Top of Text block
Saturday, October 2, 2010
The second book back and I feel the swing coming back like riding a bicycle or throwing a ball. The rust at first, the muscles aren't ready for it yet, but you'll pick it up, and everything will make sense after all. Ironweed was one of the Pulitzers that I put down back in April, but I don't know why I never finished it. Kennedy is a masterful writer who chose a subject matter that is definitely in his 'wheel house' to 'steal' a baseball term. Ironweed is a gorgeous story, filled with pathos and high drama. Kennedy takes within his scope all of humanity. Kennedy writes at times a slight stutter, he gets in his singularly one or two paragraphs towards the end a little 'Professorial' bringing into his novel some 'English majory' stuff which didn't belong there, but other than that rough edge. Other than that, the prose is stunning. The main characters Francis and Helen dance together beautifully throughout their tangled love story, which could be placed amongst the most moving true romances of 20th century fiction. Francis' leaving scene brought tears to my eyes. It is stunning. It is a perfect ending. It is a perfect ending. Kennedy must have written it first, because it is written too perfectly. I was just in awe of everything, every word, every image was so tight, so crafted, so polished. It was perfect. I cannot express that enough. Some moments weren't perfect, they were good, just not perfect, but the ending was perfect, breath-taking, life affirming, like you are alive and so are the words and you dance together in a vivacious waltz of literary magic. So on that note this book makes a ruthless ascent into my top 10 novels of all time.
Bottom of Text block
== Exercise 1 ==
Who are the main characters in the Ironweed review?
== Exercise 2 ==
Proceed with the Ironweed review, picking up after its last sentence.
Top of Extracted entries
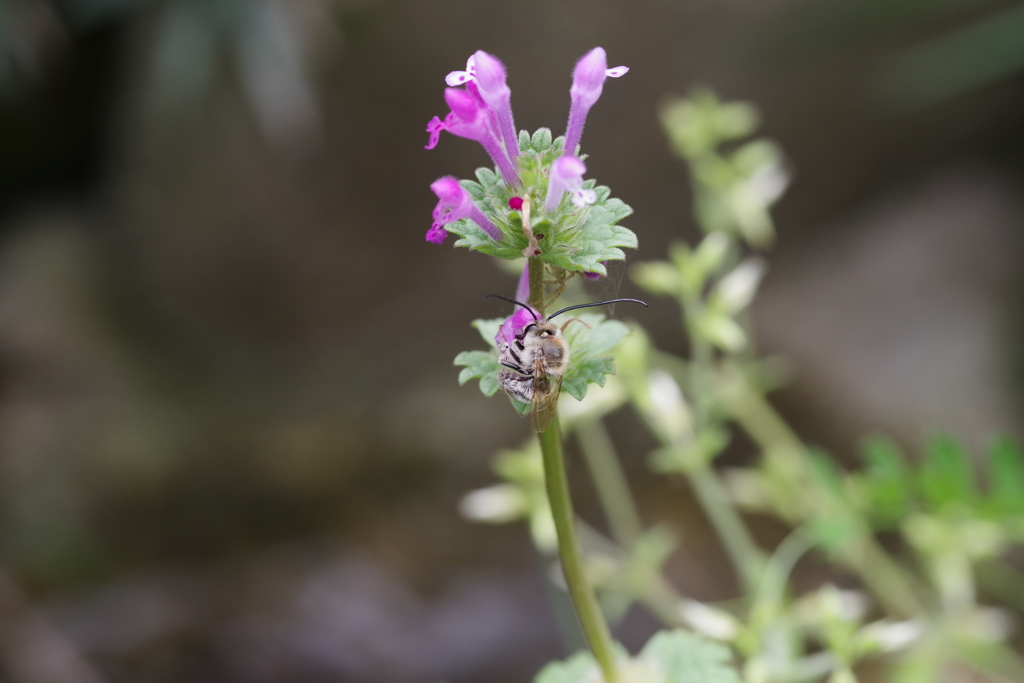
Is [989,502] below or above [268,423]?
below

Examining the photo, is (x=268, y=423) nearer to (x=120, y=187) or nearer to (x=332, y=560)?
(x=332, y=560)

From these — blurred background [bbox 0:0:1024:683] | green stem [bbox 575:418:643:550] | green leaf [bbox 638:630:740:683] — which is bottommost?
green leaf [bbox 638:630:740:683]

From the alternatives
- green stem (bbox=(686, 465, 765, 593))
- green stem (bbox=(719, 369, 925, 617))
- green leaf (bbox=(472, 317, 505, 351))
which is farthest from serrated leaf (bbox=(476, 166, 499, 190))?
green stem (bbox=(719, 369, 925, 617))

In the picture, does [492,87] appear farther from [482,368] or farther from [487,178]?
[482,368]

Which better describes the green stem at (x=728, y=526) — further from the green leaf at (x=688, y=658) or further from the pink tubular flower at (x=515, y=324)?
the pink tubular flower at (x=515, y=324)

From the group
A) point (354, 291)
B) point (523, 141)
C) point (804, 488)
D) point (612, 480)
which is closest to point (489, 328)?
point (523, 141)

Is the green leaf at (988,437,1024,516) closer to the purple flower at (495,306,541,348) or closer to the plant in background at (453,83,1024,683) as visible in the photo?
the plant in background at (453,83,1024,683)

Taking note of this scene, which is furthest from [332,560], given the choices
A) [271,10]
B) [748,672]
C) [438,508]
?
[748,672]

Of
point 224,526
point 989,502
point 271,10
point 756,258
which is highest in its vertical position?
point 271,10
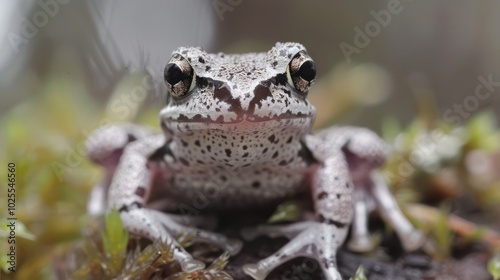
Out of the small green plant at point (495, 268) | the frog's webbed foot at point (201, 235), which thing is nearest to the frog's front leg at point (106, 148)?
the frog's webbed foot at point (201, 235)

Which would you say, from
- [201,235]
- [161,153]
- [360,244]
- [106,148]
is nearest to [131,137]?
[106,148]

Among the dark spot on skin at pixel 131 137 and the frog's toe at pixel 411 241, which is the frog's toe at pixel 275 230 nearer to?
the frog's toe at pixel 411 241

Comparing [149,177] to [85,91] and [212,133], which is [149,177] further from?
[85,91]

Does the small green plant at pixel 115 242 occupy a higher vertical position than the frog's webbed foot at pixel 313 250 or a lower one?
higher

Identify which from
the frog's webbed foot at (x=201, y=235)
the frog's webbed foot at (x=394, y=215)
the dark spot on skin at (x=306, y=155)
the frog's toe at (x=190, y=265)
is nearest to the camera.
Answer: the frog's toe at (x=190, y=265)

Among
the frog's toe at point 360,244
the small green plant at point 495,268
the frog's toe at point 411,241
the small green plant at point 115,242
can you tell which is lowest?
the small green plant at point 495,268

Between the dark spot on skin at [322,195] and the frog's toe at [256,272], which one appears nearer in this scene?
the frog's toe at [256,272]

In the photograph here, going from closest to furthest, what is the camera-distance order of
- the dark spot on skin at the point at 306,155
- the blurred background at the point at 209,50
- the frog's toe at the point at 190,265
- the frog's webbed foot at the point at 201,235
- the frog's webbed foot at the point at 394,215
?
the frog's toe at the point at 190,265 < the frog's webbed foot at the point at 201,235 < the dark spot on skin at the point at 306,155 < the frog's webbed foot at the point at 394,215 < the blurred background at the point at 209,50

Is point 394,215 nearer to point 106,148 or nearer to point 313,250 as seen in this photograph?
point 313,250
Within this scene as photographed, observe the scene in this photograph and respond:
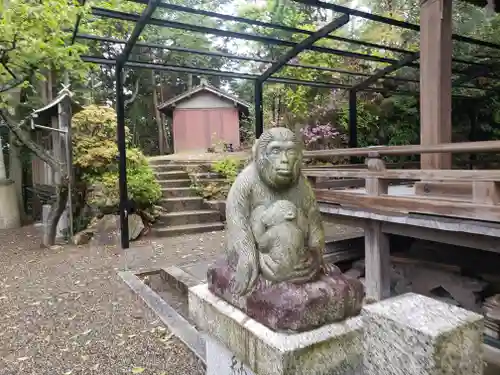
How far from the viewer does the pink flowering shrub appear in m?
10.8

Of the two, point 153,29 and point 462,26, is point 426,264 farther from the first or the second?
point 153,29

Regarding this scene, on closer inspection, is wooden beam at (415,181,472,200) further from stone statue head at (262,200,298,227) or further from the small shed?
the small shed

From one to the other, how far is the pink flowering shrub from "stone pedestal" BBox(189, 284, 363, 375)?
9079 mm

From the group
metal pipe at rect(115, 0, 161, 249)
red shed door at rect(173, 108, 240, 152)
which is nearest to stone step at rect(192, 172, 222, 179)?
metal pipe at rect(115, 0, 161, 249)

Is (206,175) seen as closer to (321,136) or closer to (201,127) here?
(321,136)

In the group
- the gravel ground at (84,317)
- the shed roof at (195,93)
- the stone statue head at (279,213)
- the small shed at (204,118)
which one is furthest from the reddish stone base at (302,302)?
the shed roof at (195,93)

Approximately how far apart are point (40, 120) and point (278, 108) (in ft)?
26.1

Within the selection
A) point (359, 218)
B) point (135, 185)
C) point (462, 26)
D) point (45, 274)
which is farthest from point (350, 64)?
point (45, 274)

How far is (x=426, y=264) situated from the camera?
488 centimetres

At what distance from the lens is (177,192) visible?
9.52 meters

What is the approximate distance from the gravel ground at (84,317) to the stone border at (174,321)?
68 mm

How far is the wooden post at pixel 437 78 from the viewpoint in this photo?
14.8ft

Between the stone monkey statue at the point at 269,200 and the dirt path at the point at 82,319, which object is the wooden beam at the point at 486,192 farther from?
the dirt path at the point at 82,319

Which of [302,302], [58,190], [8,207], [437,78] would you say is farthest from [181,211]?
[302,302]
Bottom of Extracted entries
== Task output 1 ==
Francis and Helen.

== Task output 2 ==
In closing, you will stand back from this novel and watch as Kennedy hammers every scene, every exchange, every image with power and confidence that to a lesser writer this story could have been smarmy and melodramatic. But in my mind's eye watching Francis, in a dirty 'new' suit, carrying a dying old raggety bum across the city piggy back was breath-taking. Just thinking about that scene makes one laugh, Francis a bum finds some old clothes of his in a suitcase, and the things that he chooses to wear on the bum is an old-fashioned suit that he wears to a homeless encampment called The Jungle which is raided by 'Raiders', a nameless faceless foe, and gathers together his dying friend and carries all the way back across the city to a hospital. It is incredible in the most unlikely situation every put to paper, but Kennedy makes you believe it. There were so many times throughout the novel that I wanted to break away and criticize as anyone who reads these entries will attest to I criticize these novels harshly because they were nominated as the GREATEST NOVEL WRITTEN IN A GIVEN YEAR, so I don't think my critique of them can be too harsh, but back to my point, there were several scenes that I was skeptical at first but Kennedy doesn't let you pull away, he keeps you engage and needs for you to believe him, and you do, you always do, like Helen singing in the bar, and Francis' ghost stories, they jar a bit at their predictability, but they turn out like gems.